Dan Flanigan asks, “Where does O’Keefe go from here?”

A.D. 2020

How did we get here? Dan Flanigan intends to tell us the story of our modern times through a series of novels, chronologically arranged, recounting, from the 1980s to the present day, the life and adventures of his private detective hero Peter O’Keefe and the assorted characters in the O’Keefe orbit:

His childhood buddy, ace lawyer Mike Harrigan;

His private-eye team— and the smart, sexy, and sassy Sara Slade; and another childhood pal, snarky but rock solid and always dependable George Novak;

His daughter Kelly and ex-wife Annie;

Assorted organized crime characters including Rose Jagoda, the accidental and reluctant heiress to her father’s outlaw enterprises;

And a number of other interesting characters that have managed to stay alive through Flanigan’s first two novels in the series.

Flanigan is well-suited to the task, having enjoyed a long career as a finance, banking, and bankruptcy lawyer, which has furnished him a front row seat to witness the scams, schemes, and scandals of the last four decades of American life. 

While each novel will be a stand-alone story, with a beginning, middle, and end sufficient unto itself, the series will give its readers the pleasure of a long sweep of character development, plots, and subplots as they ride through recent American history. “The characters won’t be frozen in their personalities,” Flanigan says, “but will lead real lives, with growth, change, successes and setbacks, triumphs and tragedies.”

And, as Flanigan has shown in the just-released (October 2020) second novel in the series, The Big Tilt, new characters will be introduced and mix satisfyingly with the previous ones (at least the ones that have managed to survive the mayhem and stay alive).

“And it will be real,” Flanigan says. “I mean really real, not the outlandish nonsense plots that we have to endure so often, but things that really happened or at least could really have happened to actual, struggling, suffering souls, some of them at least trying to do the right thing, though often failing, making tragic mistakes that will require a reckoning.
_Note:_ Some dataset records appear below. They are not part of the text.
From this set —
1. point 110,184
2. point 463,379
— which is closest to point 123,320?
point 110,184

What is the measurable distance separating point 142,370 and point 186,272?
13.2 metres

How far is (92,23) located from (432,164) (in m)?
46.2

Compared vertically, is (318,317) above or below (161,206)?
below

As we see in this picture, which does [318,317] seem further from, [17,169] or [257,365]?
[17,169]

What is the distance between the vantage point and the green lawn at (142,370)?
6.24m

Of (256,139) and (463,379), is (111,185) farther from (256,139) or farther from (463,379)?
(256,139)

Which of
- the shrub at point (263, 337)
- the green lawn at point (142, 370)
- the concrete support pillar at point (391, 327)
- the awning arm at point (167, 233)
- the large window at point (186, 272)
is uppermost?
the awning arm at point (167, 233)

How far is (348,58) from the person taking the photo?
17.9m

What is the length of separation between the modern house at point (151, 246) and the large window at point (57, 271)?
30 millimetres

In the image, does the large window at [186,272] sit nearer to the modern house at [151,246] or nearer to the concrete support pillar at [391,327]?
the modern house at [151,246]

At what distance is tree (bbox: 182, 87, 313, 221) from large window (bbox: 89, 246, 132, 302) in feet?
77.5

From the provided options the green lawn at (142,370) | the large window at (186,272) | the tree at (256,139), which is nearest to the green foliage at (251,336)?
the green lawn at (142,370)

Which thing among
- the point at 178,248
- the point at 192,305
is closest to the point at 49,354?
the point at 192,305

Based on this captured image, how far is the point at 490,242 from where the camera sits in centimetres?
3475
It’s noir but more gray than black.”

His first Peter O’Keefe novel, Mink Eyes, set in 1986, the tarnished heart of the “Greed Is Good” decade, features a mink farm Ponzi scheme bilking gullible evangelicals, which is infiltrated by a powerful organized crime family. The book explores many of the themes that first emerged in that era and have helped propel us to where we are today and how we live now.

His new novel, The Big Tilt, published in October 2020, is set one year after Mink Eyes, 1987, with the U.S. in the midst of the S&L (Savings & Loan) crisis, which is threatening the financial underpinnings of the national economy. Meanwhile, in his private life O’Keefe is gulping water trying to keep his head above the waves—doing his best to recover from the tragic events recounted in Mink Eyes; establish his fledgling, precarious private detective business on solid ground; rescue his pal Harrigan from a local prosecutor’s vengeful campaign to put him in jail; save an old love from the consequences of a fateful choice she made long ago; and, through it all, stay alive despite the best efforts of local criminals and corrupt businessmen and politicians to exterminate him with no squeamishness about whatever “collateral damage” (including to his daughter and his friends) they might inflict in the process.
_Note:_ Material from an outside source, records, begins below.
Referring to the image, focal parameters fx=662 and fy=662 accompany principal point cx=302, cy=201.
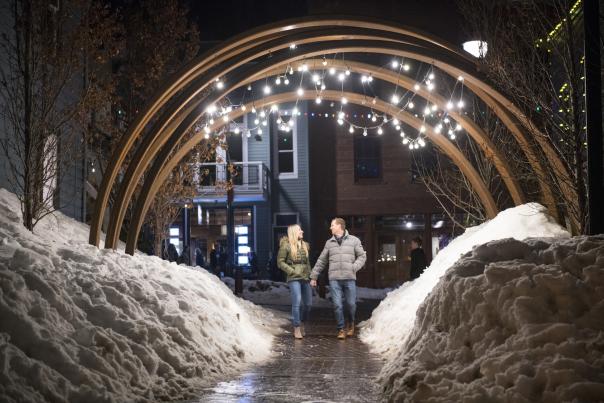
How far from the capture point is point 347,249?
39.5 feet

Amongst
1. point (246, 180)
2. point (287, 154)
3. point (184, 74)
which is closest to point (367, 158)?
point (287, 154)

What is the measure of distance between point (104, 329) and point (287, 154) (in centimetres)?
2375

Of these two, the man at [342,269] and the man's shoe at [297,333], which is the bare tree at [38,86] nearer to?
the man's shoe at [297,333]

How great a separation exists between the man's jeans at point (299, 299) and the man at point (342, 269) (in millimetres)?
276

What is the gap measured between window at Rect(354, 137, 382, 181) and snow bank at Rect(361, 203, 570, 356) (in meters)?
16.8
One can see in The Big Tilt where O’Keefe’s future might be heading through some of the newly introduced characters that manage to survive the novel’s mayhem and, even more so, in the “business plan” that O’Keefe lays out in a meeting with Sara and George—a plan that, if successful (and, with O’Keefe, that “if” is always a big one, about everything in his life, including his life itself) will hugely expand their world and, with that expansion, more diverse and interesting stories as they sail, drift, lurch, and stumble into the future.

One of the surely interesting things to watch as the series develops is the onward march of technology and its impact on O’Keefe’s business and the characters’ lives.  As we begin the series, O’Keefe’s “mobile” phone is a big, unwieldy “brick” of a “car phone.” Personal computers are making headway, but such things as email, pagers, and other electronics are non-existent or rudimentary, and there is no internet.  But O’Keefe is seeing the future and trying to prepare for it. He vaguely perceives in the current fog a new world of “databases,” and his business plan includes the hiring of both computer and accounting “nerds.”
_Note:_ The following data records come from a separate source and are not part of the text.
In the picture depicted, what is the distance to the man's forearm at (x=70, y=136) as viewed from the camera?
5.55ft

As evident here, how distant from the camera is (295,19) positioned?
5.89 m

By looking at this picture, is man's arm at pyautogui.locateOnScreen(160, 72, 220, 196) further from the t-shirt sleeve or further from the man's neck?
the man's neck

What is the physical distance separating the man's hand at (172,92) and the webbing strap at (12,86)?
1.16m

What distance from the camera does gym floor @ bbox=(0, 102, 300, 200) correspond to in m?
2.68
But the O’Keefe crew surely won’t get lost in the ether.  George is assigned to develop a security, bodyguard, and executive protection business. Surely that will, all by itself, become a fertile breeding ground for intrigue, secrets, lies, stabs in the back (and front), mishaps, murder, and mayhem.

And romance too. All those strong, sexy women—Tag Parker, Sara Slade, Annie O’Keefe, Mary Harrigan, and, not one but two new ones, Rosa Jagoda and Maura David, introduced in the Big Tilt.

Through it all O’Keefe strives to be a good father to a daughter on the verge of adolescence, a bumpy ride all by itself.

All of this promises much adventure and excitement for Flanigan’s characters . . . and his readers. He says he’s working on # 3 now. Or, more accurately, as he says, “My characters are working on it. It’s their show. I just follow them around.”